All this power comes from the wall outlet, and we will call the input power, Pw, (Pi looks confusingly likePl, so I switched to Pw for wall-power).
So now we are ready to put the above together and get a description of how these power contributions are related. Well firstly we know that every microwatt of power output, or loss, comes from the wall. So:
Pw = Pq + Pl + Pc + Pu
And we know that Pl = f(Pc+Pu), so:
Pw = Pq + f(Pc+Pu) + Pc + Pu
Now we can test the hypothesis that taking power from the USB output increases then wall power by less than the USB power. We can formalise this hypothesis, see where it leads, and see whether it predicts something absurd, (in which case the hypothesis is false), or predicts something realistic, (in which case the hypotheses remains plausible).
We can write the hypothesis first as:
(Wall power with USB load) - (Wall power without USB load) < (USB power)
and mathematically as:
[ Pq + f(Pc+Pu) + Pc + Pu ] - [ Pq + f(Pc) + Pc ] < Pu
Now we can simplify this by eliminating the same terms on both sides of the minus sign and removing the brackets:
f(Pc+Pu) + Pu - f(Pc) < Pu
then by subtracting Pu from both sides of the inequality (< sign):
f(Pc+Pu) - f(Pc) < 0
Here is our absurdity.
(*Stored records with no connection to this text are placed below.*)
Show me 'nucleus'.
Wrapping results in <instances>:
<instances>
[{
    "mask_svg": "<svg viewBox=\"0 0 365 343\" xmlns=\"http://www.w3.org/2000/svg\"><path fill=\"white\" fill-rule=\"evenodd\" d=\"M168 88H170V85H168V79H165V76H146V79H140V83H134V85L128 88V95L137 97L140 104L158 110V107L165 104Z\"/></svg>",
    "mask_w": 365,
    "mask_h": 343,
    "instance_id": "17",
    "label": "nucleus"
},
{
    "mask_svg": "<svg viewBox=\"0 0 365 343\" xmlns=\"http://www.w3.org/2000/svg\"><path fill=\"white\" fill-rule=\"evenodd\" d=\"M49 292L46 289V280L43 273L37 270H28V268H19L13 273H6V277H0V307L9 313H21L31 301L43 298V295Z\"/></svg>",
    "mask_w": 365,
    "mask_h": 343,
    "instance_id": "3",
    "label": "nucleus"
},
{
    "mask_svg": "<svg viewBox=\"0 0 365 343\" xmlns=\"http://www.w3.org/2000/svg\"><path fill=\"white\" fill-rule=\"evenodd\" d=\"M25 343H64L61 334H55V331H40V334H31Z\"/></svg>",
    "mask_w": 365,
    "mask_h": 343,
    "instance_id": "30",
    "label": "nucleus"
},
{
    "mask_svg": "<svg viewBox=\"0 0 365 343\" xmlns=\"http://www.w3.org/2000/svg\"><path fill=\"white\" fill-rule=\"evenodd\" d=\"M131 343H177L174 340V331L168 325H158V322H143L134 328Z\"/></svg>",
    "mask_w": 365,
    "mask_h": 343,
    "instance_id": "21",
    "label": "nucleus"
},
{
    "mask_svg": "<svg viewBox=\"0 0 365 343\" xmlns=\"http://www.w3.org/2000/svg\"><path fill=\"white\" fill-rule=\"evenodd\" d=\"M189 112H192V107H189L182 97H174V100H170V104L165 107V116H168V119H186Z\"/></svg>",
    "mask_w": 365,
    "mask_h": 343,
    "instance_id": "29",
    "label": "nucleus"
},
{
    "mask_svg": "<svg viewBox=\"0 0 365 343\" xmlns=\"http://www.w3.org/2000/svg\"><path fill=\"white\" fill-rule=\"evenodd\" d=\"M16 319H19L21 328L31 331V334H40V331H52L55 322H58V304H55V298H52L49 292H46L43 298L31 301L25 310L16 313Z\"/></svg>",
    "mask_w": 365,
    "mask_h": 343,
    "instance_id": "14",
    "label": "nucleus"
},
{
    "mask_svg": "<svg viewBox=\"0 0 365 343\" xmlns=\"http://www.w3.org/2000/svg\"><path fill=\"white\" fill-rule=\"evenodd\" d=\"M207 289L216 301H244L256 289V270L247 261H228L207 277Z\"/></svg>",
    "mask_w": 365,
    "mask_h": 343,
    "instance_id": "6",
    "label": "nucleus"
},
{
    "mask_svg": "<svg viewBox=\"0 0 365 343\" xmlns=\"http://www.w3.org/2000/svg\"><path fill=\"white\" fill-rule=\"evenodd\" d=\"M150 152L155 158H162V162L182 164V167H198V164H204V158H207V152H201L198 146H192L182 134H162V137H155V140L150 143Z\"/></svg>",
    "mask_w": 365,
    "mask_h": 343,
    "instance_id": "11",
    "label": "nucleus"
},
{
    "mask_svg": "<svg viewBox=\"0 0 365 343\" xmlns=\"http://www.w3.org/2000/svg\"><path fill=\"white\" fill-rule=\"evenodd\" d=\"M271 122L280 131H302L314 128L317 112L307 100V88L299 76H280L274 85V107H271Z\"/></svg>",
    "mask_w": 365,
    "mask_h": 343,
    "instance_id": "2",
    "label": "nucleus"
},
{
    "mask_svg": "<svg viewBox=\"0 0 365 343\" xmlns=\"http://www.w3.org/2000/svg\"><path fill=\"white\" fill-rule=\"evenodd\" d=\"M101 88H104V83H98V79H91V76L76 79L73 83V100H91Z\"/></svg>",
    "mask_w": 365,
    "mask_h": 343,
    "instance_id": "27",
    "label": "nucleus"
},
What this result means in plain English is:
The extra loss involved in taking more power from the supply is negative
This means negative resistors, negative voltages dropped across semiconductor junctions, or power magically appearing from the cores of inductors. All of this is nonsense, fairy tales, wishful thinking of perpetual-motion machines, and is absolutely impossible.

Conclusion:

It is not physically possibly, theoretically or otherwise, to get power out of a computer USB port, with less than the same amount of extra power coming from the wall outlet.

What did @zakinster miss?

With the greatest respect to @zakinster, he has misunderstood the nature of efficiency. Efficiency is aconsequence of the relationship between input power, loss and output power, and not a physical quantity for which input power, loss and output power are consequences.
To illustrate, let's take the case of a power supply with a maximum output power of 900W, losses given by Pl = APo² + BPo where A = 10^-4 and B = 10^-2, and Pq = 30W. Modelling the efficiency (Po/Pi) of such a power supply in Excel and graphing it on a scale similar to the Anand Tech curve, gives:
enter image description here
This model has a very steep initial curve, like the Anand Tech supply, but is modelled entirely according to the analysis above which makes free power absurd.
Let's take this model and look at the examples @zakinster gives in Case 2 and Case 3. If we change Pq to 50W, and make the supply perfect, with zero loss, then we can get 80% efficiency at 200W load. But even in this perfect situation, the best we can get at 205W is 80.39% efficiency. To reach the 80.5% @zakinster suggests is a practical possibility requires a negative loss function, which is impossible. And achieving 82% efficiency is still more impossible.
For summary, please refer to Short Answer above.